That's some kit car, great work & a stunning finish


----------



## taz007 (Dec 31, 2007)

that is pretty cool. nice colour and some turnaround there!


----------



## Spudey (Jun 13, 2011)

Great work and an amazing car, would never know it was a replica if I passed it on the road!


----------



## Deeper Detail (Oct 31, 2010)

SteveTDCi said:


> That's some kit car, great work & a stunning finish





taz007 said:


> that is pretty cool. nice colour and some turnaround there!





Spudey said:


> Great work and an amazing car, would never know it was a replica if I passed it on the road!


Thanks for the comments guys. Appreciated. :thumb:


----------



## Alfieharley1 (Jun 8, 2014)

Amazing work shame this is a replica. 
I do however know a Gentlemen in Leicester (Lives next door to my uncle) who has a original Countach in the most amazing condition ever. He paid £40,000.00 and had it now valued at over £150,000 +.
They are seriously beautiful cars!

Again very good job though on the detail! hope the customer was pleased.

P.S If you want to see it look on the link. This is my uncles PDR
http://www.auto-dents.co.uk/

(Sorry for thread gloating) Just seen a oppurtunity to show an amazing car and abit of my uncles work


----------



## [email protected] (Nov 3, 2011)

Great turn around! Customer will of been chuffed to bits with that and what an awesome car!!!


----------



## v12klr (Jun 29, 2014)

Great work.


----------



## Streeto (Apr 3, 2008)

Fantastic work, looks like a good replica from the pictures too.
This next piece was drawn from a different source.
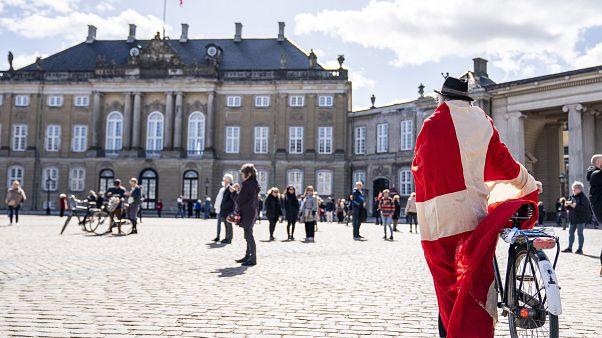Gratulanten vor dem Regierungssitz Amalienborg in Kopenhagen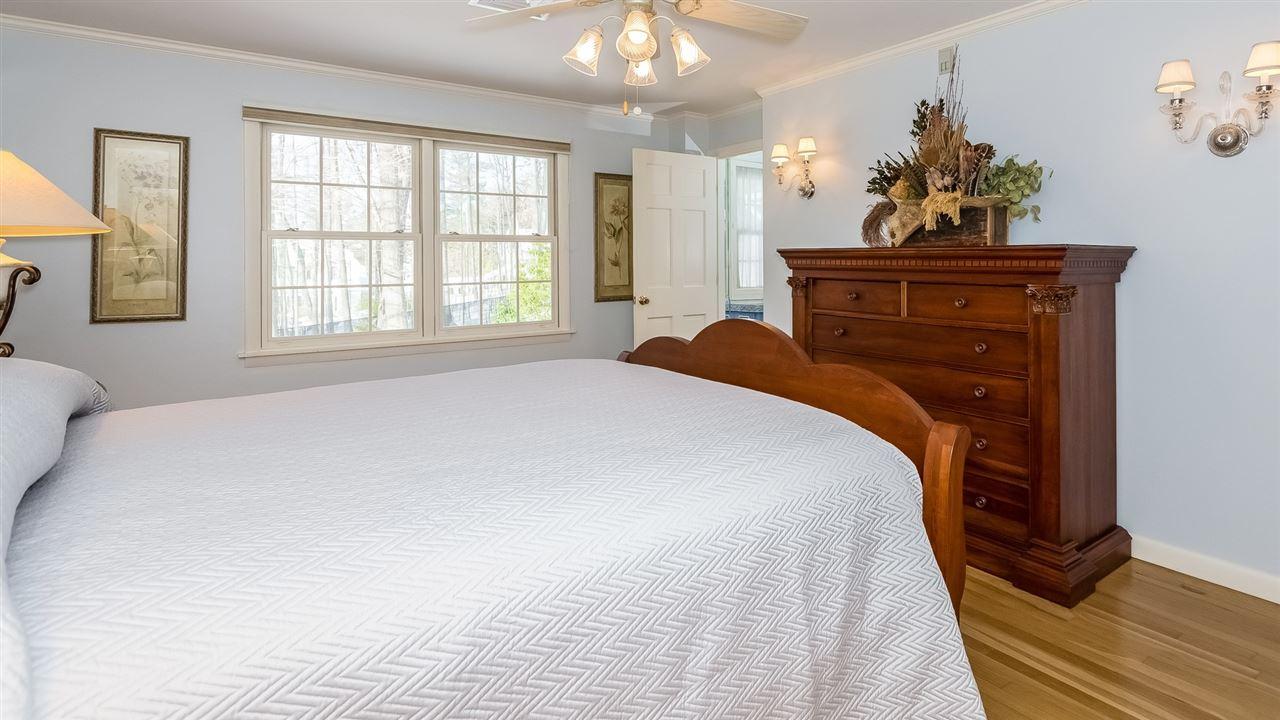 Bedroom 2 9659217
Not an MR2 turbo shell suit Ferrari ebay special.


----------



## SBM (Jul 4, 2013)

fantastic job on one o the best kit cars of this I have seen. :thumb::thumb:


----------



## DJBAILEY (May 7, 2011)

Wow. That must have been quite the challenge. Must not be many areas where you could actually polish a 2x2 ft section. Must have needed to break it up into really small sections.


----------



## Deeper Detail (Oct 31, 2010)

[email protected] said:


> Great turn around! Customer will of been chuffed to bits with that and what an awesome car!!!


Thanks sk1pr, customer was pleased with the result, a long one though... 


v12klr said:


> Great work.


:thumb:


Streeto said:


> Fantastic work, looks like a good replica from the pictures too. Not an MR2 turbo shell suit Ferrari ebay special.


Cheers Streeto, it did look very well put together for sure, even the paintwork looked better than a lot of aftermarket paint jobs, no expense spared and well loved.


SBM said:


> fantastic job on one o the best kit cars of this I have seen. :thumb::thumb:


Thank you SBM :thumb:


DJBAILEY said:


> Wow. That must have been quite the challenge. Must not be many areas where you could actually polish a 2x2 ft section. Must have needed to break it up into really small sections.


It did take quite a number of days to complete and as you say, some finicky areas where I found myself using smaller pads and backing plates (3"-1") for more than half the car, plus extension tools, so I had to have some patience on this one


----------



## Beau Technique (Jun 21, 2010)

Bout time you dragged this one out Mike. Top work mate.


----------



## PaulN (Jan 17, 2008)

Looks great.... I bet few would know its a replica... its a smasher....


----------



## Bero (Mar 9, 2008)

Great and difficult work!

The car looks very well proportioned...less restrictions with a custom kit I guess. How was the interior? Often a telling area.

Still a kit car tho


----------



## PieBoy1994 (Jun 22, 2014)

What a job!


----------



## 123quackers (Jan 29, 2009)

very nice, very difficult to reach places an some back ache i would guess!!

the engine cover I have found is always best to remove as it does save time...


----------



## Eurogloss (Jan 22, 2008)

Great work Mike , excellent reflections and gloss !:thumb:

Mario


----------



## Deeper Detail (Oct 31, 2010)

Beau Technique said:


> Bout time you dragged this one out Mike. Top work mate.


I'm sooo behind with write ups mate as you know... Look how long its took to reply to you lol


PaulN said:


> Looks great.... I bet few would know its a replica... its a smasher....


Thanks PaulN 


Bero said:


> Great and difficult work!
> 
> The car looks very well proportioned...less restrictions with a custom kit I guess. How was the interior? Often a telling area.
> 
> Still a kit car tho


The interior was done well imo. Custom black leather. Talking to a few different people, some of the kit cars done actually drove better than the originals, but obviously not worth as much 


PieBoy1994 said:


> What a job!


:thumb:


123quackers said:


> very nice, very difficult to reach places an some back ache i would guess!!
> 
> the engine cover I have found is always best to remove as it does save time...


Thanks. Yep, some back ache gained along the way. it would have been nice to remove the engine cover, but the owner wasn't present for the duration of the detail, so I thought it vest leaving the car in one piece 


Eurogloss said:


> Great work Mike , excellent reflections and gloss !:thumb:
> 
> Mario


Thank you Mario, I hope you are well mate :thumb:


----------